Mary was right. By morning, she had all the classic symptoms of the sickness—chattering teeth, aching bones, and inability to concentrate. The chief’s wives, who had suffered no lasting effects from the storm, were very concerned for her. Mary gave them instructions on what to do with the children if she were to die, took another dose of quinine, and drifted back to sleep.
It was three days before Mary was well enough to get out of bed and leave the hut. When she did, she was shocked at the devastation the storm had caused. Just about every hut was damaged, and some were completely destroyed. Huge kapok trees had been uprooted and hurled onto their sides by the wind, and many canoes had been dashed to pieces or washed down the river.
Amid all of the commotion, Mary began to sense something else was wrong. She heard snippets of information whispered from one woman to another. Eventually, she got one of them to tell her what was going on. The storm had ripped a hole in the back fence of the wives’ compound of one of the senior men in the village. Thirty of the man’s wives were housed there, and the two newest wives, both sixteen years old, had escaped through the hole and spent the night with a young man from the village. The two had been discovered, and a special meeting, or palaver, as it was known, had been called to discuss punishment.

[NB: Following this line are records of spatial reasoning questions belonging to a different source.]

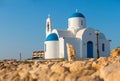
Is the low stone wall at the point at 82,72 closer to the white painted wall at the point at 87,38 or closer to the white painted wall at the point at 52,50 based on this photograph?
the white painted wall at the point at 52,50

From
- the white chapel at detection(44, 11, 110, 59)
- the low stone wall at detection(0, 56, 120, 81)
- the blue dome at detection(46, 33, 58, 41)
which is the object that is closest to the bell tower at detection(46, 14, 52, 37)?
the white chapel at detection(44, 11, 110, 59)

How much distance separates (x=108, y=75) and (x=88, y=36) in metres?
31.7

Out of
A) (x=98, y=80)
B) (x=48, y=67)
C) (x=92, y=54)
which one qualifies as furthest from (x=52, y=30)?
(x=98, y=80)

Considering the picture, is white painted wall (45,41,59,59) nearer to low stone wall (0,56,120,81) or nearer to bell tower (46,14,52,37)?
bell tower (46,14,52,37)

Of course, only the men of the village got to participate in the palaver, so the women waited tensely to see what the punishment would be. Mary waited with them. After an hour or so, the meeting came to a close, and Mary wasted no time in asking for an audience with Chief Okon.
“What did you decide to do with the girls?” she asked, getting straight to the point.
The chief, who would not have tolerated such a question from any of his own women, answered her directly. “They have done wrong. They will get one hundred lashes each.”